Pakistan went into this Test with, in effect, four spinners. Admittedly
the pitch has been brazenly flirting with them from ball one (that too was
basically in Pakistan's control) but as a change of policy, we haven't seen the likes since the Taliban became the enemy. Unless the world missed something that Shoaib Malik didn't, when did spin, not pace, become Pakistan's calling card?
Here, pace - and what fine specimens Mohammad Asif and Umar Gul are - has
been reduced to roles extras would scoff at. Asif didn't bowl at all today
(and he wasn't injured according to the selectors), Gul bowled seven
overs, while in all, Pakistan bowled 57 overs.
Barring a break to change ends, Abdur Rehman wheeled away throughout,
mostly partnered by Danish Kaneria. Neither was bad and the situation
beyond repair anyway, but relying entirely on both, ignoring your pace
made for mysterious ways.
Perhaps some myths need to be punctured, and not just that the quickest
way to a South African collapse is through the finger or the wrist.

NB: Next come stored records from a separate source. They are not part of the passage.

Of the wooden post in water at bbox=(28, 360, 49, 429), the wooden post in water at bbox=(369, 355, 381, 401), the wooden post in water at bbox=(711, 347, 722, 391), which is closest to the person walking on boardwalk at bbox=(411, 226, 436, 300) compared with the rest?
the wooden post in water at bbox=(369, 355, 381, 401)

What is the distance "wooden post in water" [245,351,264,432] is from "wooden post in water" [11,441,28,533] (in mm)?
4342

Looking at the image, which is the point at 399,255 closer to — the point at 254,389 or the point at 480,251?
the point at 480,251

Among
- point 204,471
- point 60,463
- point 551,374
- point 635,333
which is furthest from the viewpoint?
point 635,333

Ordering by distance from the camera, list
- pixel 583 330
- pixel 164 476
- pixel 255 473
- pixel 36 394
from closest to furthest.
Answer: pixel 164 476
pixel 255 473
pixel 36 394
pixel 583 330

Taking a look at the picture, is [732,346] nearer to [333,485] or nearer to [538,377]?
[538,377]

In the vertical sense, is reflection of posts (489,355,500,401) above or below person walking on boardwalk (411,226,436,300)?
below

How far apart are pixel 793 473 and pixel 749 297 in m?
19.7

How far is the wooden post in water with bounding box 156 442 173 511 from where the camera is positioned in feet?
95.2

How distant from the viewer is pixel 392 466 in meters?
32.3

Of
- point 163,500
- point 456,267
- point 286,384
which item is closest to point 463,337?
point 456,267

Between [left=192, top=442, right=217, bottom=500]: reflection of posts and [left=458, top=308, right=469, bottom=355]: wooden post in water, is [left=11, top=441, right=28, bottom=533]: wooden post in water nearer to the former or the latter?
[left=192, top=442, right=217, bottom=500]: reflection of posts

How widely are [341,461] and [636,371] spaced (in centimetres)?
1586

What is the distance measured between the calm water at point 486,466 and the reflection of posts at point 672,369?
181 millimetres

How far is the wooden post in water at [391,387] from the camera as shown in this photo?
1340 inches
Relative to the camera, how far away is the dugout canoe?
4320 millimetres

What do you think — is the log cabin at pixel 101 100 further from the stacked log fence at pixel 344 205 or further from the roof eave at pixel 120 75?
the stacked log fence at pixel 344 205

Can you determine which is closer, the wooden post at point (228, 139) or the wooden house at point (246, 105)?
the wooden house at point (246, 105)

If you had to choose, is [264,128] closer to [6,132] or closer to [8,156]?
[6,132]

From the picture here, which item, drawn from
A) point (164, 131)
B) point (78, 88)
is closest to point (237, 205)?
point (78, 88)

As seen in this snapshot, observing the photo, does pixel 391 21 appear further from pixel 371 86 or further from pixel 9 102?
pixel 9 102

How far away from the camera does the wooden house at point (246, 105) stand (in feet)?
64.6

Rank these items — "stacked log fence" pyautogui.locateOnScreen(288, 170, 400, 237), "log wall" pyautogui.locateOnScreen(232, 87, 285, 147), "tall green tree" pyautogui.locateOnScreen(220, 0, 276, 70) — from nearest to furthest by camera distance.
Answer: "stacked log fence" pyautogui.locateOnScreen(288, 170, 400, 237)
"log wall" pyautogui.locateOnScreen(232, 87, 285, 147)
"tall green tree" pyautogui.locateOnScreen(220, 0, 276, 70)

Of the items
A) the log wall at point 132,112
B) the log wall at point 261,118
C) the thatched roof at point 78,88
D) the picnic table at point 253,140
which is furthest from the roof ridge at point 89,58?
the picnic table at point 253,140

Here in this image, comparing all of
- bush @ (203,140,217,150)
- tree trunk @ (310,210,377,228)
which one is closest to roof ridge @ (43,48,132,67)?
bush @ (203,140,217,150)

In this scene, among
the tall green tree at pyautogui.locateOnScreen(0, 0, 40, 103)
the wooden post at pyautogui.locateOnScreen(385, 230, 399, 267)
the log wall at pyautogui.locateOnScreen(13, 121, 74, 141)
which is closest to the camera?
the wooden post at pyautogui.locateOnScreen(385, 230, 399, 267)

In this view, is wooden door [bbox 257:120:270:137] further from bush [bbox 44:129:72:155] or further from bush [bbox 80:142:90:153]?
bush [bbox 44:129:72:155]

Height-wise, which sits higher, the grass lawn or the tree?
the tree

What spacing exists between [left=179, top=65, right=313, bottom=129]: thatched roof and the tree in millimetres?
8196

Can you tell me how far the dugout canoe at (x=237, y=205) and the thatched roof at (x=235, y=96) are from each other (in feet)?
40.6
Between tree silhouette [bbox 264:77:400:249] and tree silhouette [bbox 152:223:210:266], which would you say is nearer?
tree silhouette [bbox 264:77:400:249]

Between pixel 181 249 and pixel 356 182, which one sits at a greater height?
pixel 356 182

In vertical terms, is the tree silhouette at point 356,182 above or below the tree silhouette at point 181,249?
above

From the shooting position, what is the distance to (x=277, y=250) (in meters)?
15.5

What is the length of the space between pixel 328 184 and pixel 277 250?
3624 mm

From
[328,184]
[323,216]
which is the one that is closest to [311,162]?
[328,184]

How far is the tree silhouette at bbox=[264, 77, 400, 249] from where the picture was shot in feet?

Muttiah Muralitharan dispelled that notion last year (though only after
taking ten wickets against them): "South Africans are very good players of
spin. In the '90s I would say they were weak against spin but not now." On
this evidence, Murali is not wrong and if Jacques Kallis does have
weaknesses, spin doesn't seem one.
But as with the lazy assumption that Pakistani batsmen handle spin well,
so too should be ditched the notion that Pakistan has a great spin bowling
tradition and is a spin trap waiting to happen. There have been a few very
good ones, no doubt, and one probably great one. Over 55 years.
And even when Abdul Qadir was moodily turning matches, it was mostly in
tandem with pace. At its best, a lovely balance has existed: Imran at one
end, Qadir at the other, Wasim and Waqar with Mushtaq, Shoaib and Kaneria.
Pace has always played lead bully, spin its crafty, snide back-up,
scavenging away.
Had Malik chased up some previous in this matter, he may have hesitated
before boldly going where few Pakistan captains have gone before. Even at
Bangalore in 2005, when Pakistan last heavily relied on spin to win a
Test, they found Mohammad Sami in one of those rare, volatile moods
willing to blow away whatever came his way.
But the real series to dig up was England's visit in 2000-01. Pakistan,
believing England to be frail against spin, played two specialist spinners
in Faisalabad, two part-timers and opened the attack with Wasim Akram and
Abdul Razzaq. In Lahore they went one better and picked three specialist
spinners, one part-time and Akram and Razzaq for variety. In Karachi, they
played two specialists and a part-timer, Waqar Younis and Razzaq merely
taking shine off the ball. Nobody in Pakistan, and especially here in
Karachi, needs reminding of the consequences, and in particular that
England's hero was a tall left-arm wheely-bin.
South Africa, who are not muddled and instead utterly realistic about
their strengths, have made far better use of the same pitch with four
seamers and one spinner. As England's pace attack did back then, Andre Nel
and Jacques Kallis have mixed, matched and messed Pakistan up. That has
allowed Dale Steyn and Paul Harris a free hand to do what they are there
for. So well have they done that an out-of-sync Makhaya Ntini has barely
been noticed.
Whatever the result here, Pakistan have a problem to resolve already. Do
they stick with spin or slip back to their strength? Eight wickets on
debut, as Rehman took, is not to be sniffed at though neither is a
200-plus Test wicket legspinner. Word is that Lahore might also spin and
two spinners might play again. Dropping Mohammad Hafeez for a seamer is a
get-out clause, though it leaves their opening even weaker, more makeshift
than it already is.
Despite Younis Khan's magnificent fit of batting madness in the afternoon,
Pakistan are still likely to end up paying the consequences. And if they
persist in Lahore, then consequences may be greater still.